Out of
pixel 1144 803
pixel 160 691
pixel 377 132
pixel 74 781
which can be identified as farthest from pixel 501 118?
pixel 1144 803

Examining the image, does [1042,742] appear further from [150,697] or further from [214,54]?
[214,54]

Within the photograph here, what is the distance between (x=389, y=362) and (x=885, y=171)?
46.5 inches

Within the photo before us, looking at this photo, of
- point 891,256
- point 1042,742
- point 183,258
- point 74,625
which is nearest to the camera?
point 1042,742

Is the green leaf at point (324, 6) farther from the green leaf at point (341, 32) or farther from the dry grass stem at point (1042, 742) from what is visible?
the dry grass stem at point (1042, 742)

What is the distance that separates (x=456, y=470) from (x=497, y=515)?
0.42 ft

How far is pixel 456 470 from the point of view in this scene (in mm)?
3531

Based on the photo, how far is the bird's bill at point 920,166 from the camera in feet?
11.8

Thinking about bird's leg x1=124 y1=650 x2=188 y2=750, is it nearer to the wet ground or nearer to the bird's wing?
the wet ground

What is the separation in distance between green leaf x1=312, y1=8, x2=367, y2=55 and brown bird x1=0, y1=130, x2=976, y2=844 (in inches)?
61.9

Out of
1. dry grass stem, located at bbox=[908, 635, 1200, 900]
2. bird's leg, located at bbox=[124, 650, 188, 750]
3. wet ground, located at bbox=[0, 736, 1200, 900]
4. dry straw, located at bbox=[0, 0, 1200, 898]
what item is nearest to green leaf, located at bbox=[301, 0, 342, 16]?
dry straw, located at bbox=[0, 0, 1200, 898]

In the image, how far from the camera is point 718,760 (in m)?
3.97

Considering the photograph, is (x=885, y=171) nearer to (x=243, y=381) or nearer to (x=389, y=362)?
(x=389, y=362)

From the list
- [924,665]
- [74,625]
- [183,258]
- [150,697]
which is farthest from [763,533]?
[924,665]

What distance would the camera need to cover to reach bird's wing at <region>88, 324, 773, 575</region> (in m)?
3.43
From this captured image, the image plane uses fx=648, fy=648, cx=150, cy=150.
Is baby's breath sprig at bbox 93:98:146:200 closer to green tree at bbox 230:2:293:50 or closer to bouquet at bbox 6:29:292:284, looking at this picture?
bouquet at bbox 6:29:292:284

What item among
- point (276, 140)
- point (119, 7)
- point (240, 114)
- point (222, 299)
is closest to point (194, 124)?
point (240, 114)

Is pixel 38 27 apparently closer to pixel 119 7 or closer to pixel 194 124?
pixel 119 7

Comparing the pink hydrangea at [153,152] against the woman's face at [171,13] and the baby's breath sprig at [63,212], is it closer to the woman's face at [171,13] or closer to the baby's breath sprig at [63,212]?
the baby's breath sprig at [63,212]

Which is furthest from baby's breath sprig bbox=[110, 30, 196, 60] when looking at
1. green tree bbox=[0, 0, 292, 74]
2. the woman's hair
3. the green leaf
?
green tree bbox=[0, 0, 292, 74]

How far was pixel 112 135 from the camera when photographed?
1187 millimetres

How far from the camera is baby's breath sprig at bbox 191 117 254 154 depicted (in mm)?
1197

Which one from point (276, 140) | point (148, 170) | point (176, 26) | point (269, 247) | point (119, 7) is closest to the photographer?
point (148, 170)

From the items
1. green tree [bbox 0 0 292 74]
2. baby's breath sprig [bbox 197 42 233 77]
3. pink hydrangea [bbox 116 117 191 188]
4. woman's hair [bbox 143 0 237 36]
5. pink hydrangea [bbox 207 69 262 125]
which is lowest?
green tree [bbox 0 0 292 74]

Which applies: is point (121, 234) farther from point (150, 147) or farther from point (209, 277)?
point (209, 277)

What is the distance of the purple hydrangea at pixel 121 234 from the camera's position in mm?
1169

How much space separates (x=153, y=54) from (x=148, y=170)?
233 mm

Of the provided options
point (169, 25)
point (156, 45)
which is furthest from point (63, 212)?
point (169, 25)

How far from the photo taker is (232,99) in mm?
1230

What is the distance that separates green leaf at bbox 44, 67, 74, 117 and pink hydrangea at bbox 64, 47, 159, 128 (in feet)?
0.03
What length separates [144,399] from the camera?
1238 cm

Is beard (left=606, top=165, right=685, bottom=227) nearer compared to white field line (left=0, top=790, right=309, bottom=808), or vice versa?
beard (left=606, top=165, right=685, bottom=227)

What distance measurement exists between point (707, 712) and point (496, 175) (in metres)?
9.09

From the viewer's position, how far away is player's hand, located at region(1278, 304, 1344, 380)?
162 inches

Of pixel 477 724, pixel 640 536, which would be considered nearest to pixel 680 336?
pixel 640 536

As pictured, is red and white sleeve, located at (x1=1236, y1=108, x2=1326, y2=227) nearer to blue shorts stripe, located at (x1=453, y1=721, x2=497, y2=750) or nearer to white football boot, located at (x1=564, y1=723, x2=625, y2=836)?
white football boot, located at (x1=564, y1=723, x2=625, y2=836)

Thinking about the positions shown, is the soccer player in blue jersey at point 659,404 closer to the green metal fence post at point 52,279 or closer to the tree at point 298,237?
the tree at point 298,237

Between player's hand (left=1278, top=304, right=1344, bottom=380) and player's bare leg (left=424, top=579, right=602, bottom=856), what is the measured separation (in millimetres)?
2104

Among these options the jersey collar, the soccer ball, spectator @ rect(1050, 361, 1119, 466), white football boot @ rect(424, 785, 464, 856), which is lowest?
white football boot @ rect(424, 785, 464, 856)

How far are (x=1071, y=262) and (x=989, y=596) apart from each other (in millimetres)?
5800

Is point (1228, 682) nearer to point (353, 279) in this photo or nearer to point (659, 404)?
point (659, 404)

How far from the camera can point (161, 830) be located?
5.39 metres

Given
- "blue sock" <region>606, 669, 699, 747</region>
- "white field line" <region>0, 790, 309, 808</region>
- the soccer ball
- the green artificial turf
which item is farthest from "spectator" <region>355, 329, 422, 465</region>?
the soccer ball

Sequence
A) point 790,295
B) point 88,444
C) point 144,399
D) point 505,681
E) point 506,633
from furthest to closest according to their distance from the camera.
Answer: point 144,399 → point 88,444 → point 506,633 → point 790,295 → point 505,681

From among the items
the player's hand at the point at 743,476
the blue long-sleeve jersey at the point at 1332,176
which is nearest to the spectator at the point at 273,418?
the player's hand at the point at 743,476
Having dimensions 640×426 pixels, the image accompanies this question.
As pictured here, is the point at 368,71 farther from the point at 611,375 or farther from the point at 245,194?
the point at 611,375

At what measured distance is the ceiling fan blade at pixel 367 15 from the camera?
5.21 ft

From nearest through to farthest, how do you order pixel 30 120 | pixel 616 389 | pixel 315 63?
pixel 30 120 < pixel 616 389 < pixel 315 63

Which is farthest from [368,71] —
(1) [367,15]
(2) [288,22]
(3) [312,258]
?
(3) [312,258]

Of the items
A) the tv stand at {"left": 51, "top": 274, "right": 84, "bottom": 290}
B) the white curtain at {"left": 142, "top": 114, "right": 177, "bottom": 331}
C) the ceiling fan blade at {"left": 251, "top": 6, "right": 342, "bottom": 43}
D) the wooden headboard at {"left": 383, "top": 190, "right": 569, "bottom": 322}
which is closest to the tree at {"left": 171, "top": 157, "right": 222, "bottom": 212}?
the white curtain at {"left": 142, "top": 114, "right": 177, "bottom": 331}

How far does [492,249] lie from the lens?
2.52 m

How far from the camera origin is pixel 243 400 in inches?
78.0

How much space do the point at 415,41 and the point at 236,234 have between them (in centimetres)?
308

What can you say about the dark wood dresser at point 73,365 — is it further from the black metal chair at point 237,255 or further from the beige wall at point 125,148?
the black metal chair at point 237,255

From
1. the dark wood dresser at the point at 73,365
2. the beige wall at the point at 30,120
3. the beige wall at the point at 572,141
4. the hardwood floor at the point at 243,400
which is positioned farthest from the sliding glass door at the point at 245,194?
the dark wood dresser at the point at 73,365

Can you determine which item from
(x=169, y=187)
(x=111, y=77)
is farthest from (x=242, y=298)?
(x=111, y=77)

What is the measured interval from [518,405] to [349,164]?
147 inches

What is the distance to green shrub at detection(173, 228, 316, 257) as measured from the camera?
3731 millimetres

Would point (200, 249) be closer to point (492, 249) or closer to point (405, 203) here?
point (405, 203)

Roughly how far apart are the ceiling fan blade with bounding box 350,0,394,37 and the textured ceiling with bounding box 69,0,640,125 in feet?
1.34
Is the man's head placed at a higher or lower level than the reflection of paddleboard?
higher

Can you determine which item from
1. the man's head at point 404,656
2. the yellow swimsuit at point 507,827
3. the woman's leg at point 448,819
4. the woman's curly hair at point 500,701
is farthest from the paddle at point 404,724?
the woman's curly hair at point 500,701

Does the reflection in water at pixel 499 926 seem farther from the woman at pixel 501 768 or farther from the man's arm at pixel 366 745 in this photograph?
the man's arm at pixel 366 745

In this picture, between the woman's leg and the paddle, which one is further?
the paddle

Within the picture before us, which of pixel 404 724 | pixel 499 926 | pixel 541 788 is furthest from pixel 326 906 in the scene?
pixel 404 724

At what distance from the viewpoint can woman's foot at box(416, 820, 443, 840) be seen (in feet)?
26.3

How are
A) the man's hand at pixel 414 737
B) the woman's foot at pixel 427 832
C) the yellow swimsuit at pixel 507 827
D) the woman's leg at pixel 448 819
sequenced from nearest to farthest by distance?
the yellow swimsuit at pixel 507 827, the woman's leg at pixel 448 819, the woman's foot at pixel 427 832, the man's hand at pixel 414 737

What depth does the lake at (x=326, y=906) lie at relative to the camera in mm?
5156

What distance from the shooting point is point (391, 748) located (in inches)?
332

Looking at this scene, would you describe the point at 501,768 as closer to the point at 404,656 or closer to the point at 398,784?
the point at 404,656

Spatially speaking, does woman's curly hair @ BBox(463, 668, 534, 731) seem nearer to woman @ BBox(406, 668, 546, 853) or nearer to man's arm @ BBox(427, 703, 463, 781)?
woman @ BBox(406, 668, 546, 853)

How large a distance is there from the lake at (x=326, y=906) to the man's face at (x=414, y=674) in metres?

==*==

WRITTEN EXERCISE: Each line from the one containing "At what distance" to the final line of the entries above must be returned exactly, and no other line may appear.

SOLUTION TO THE EXERCISE:
At what distance from the viewpoint can woman's foot at box(416, 820, 443, 840) be seen (in feet)?
26.3

How are
A) the man's hand at pixel 414 737
B) the woman's foot at pixel 427 832
C) the yellow swimsuit at pixel 507 827
D) the woman's leg at pixel 448 819
sequenced from nearest to farthest by distance?
the yellow swimsuit at pixel 507 827, the woman's leg at pixel 448 819, the woman's foot at pixel 427 832, the man's hand at pixel 414 737

What depth does the lake at (x=326, y=906) lie at relative to the camera in mm?
5156

What distance from the shooting point is point (391, 748) located (in inches)?
332

Looking at this scene, would you describe the point at 501,768 as closer to the point at 404,656 or closer to the point at 398,784?
the point at 404,656

Spatially speaking, does woman's curly hair @ BBox(463, 668, 534, 731) seem nearer to woman @ BBox(406, 668, 546, 853) or nearer to man's arm @ BBox(427, 703, 463, 781)?
woman @ BBox(406, 668, 546, 853)

How large a distance is there from the lake at (x=326, y=906) to the man's face at (x=414, y=674) in metres?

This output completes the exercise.